» **Description of the task**
Quote the rows exactly as they appear, starting at the line with "Is the passenger" and continuing through the end of the rows. Leave the pictures out of your answer.

» **Data extract**
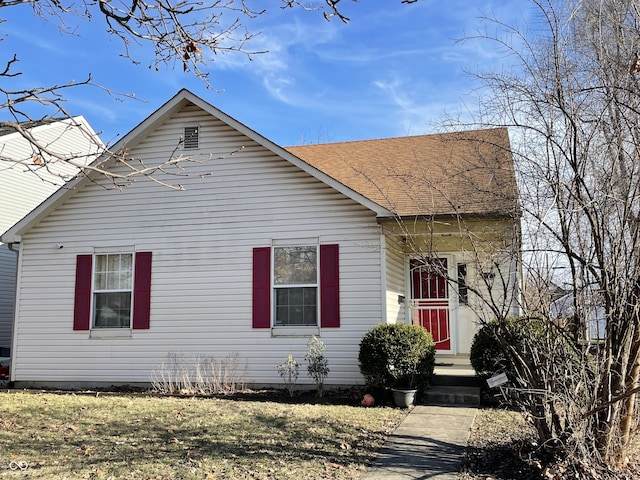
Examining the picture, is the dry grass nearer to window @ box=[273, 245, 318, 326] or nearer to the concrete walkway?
the concrete walkway

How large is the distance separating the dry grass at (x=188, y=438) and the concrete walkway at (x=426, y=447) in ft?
0.61

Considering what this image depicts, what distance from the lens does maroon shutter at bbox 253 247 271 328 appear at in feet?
34.8

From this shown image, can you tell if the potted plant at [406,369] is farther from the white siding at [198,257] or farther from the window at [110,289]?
the window at [110,289]

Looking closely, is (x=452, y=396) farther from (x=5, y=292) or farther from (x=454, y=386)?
(x=5, y=292)

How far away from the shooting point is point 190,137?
1152 centimetres

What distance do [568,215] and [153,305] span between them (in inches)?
325

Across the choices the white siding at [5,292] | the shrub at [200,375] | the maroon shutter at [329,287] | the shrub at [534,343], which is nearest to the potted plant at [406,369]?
the maroon shutter at [329,287]

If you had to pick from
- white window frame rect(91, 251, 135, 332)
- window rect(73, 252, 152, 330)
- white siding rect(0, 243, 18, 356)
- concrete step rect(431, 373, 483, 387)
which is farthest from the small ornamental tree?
white siding rect(0, 243, 18, 356)

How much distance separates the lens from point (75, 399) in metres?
9.52

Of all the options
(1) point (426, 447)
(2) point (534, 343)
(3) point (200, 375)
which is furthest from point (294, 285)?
(2) point (534, 343)

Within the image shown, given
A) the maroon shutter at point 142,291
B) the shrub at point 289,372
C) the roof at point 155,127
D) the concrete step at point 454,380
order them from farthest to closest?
the maroon shutter at point 142,291, the roof at point 155,127, the shrub at point 289,372, the concrete step at point 454,380

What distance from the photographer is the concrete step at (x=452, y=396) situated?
28.9ft

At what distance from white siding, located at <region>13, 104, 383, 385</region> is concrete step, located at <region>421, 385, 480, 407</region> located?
1.47 metres

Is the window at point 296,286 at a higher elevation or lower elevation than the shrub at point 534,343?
higher
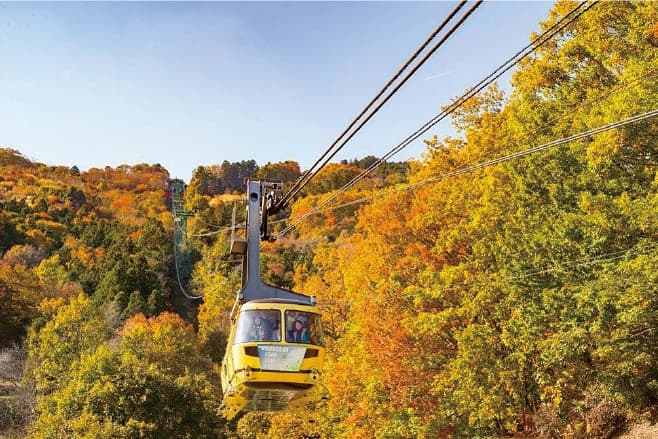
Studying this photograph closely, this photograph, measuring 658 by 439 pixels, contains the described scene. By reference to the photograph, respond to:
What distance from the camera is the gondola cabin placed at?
1577cm

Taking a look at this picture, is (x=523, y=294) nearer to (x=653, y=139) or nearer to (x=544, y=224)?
(x=544, y=224)

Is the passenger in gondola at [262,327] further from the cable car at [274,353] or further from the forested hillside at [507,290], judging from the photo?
the forested hillside at [507,290]

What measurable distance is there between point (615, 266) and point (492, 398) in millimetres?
6049

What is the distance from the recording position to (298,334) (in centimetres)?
1614

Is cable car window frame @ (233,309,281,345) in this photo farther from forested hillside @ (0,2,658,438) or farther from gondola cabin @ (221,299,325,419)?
forested hillside @ (0,2,658,438)

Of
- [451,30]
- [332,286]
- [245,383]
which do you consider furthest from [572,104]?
[332,286]

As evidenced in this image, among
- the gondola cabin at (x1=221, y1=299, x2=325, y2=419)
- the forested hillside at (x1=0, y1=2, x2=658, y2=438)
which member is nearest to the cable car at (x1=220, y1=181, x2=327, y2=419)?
the gondola cabin at (x1=221, y1=299, x2=325, y2=419)

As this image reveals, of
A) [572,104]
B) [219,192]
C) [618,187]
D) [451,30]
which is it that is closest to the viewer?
[451,30]

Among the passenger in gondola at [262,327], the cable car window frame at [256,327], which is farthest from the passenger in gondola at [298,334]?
the passenger in gondola at [262,327]

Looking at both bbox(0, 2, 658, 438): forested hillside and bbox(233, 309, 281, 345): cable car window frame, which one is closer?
bbox(233, 309, 281, 345): cable car window frame

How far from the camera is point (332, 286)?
43938 mm

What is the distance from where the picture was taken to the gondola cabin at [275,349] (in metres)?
15.8

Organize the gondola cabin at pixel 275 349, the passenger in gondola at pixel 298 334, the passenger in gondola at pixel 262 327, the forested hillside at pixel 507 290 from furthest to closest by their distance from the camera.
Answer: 1. the forested hillside at pixel 507 290
2. the passenger in gondola at pixel 298 334
3. the passenger in gondola at pixel 262 327
4. the gondola cabin at pixel 275 349

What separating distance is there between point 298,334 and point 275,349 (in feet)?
2.23
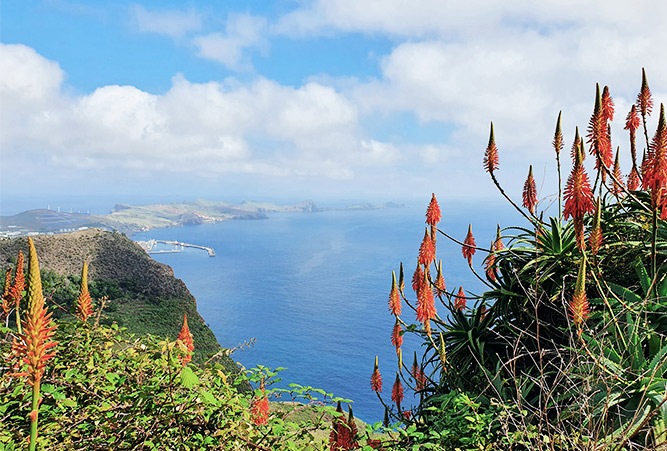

» **Exercise output**
Is the passenger in gondola at [262,327] further from the cable car at [274,353] or further from the forested hillside at [507,290], judging from the photo?
the forested hillside at [507,290]

What measurable distance is there between point (615, 266) and point (492, 398) in millimetres?
6049

What is the distance from the recording position to (298,334) (in centimetres)?
1614

Is cable car window frame @ (233,309,281,345) in this photo farther from forested hillside @ (0,2,658,438) or farther from gondola cabin @ (221,299,325,419)?
forested hillside @ (0,2,658,438)

Of
- [451,30]
- [332,286]
- [245,383]
which do you consider furthest from [572,104]?
[332,286]

As evidenced in this image, among
- the gondola cabin at (x1=221, y1=299, x2=325, y2=419)
- the forested hillside at (x1=0, y1=2, x2=658, y2=438)
which member is nearest to the cable car at (x1=220, y1=181, x2=327, y2=419)?
the gondola cabin at (x1=221, y1=299, x2=325, y2=419)

As this image reveals, of
A) [572,104]
B) [219,192]
C) [618,187]
D) [451,30]
which is it that is closest to the viewer?
[451,30]

Among the passenger in gondola at [262,327], the cable car window frame at [256,327], which is farthest from the passenger in gondola at [298,334]?
the passenger in gondola at [262,327]

Looking at both bbox(0, 2, 658, 438): forested hillside and bbox(233, 309, 281, 345): cable car window frame, which one is closer?
bbox(233, 309, 281, 345): cable car window frame

How far from the camera is point (332, 286)?
43938 mm

What is the distance from where the picture was taken to the gondola cabin at [275,349] (in metres)?
15.8

Organize the gondola cabin at pixel 275 349, the passenger in gondola at pixel 298 334, the passenger in gondola at pixel 262 327, the forested hillside at pixel 507 290 from furthest to closest by their distance from the camera.
Answer: 1. the forested hillside at pixel 507 290
2. the passenger in gondola at pixel 298 334
3. the passenger in gondola at pixel 262 327
4. the gondola cabin at pixel 275 349

What separating distance is there between point 298,334 and point 275,349 (in feet)?
2.23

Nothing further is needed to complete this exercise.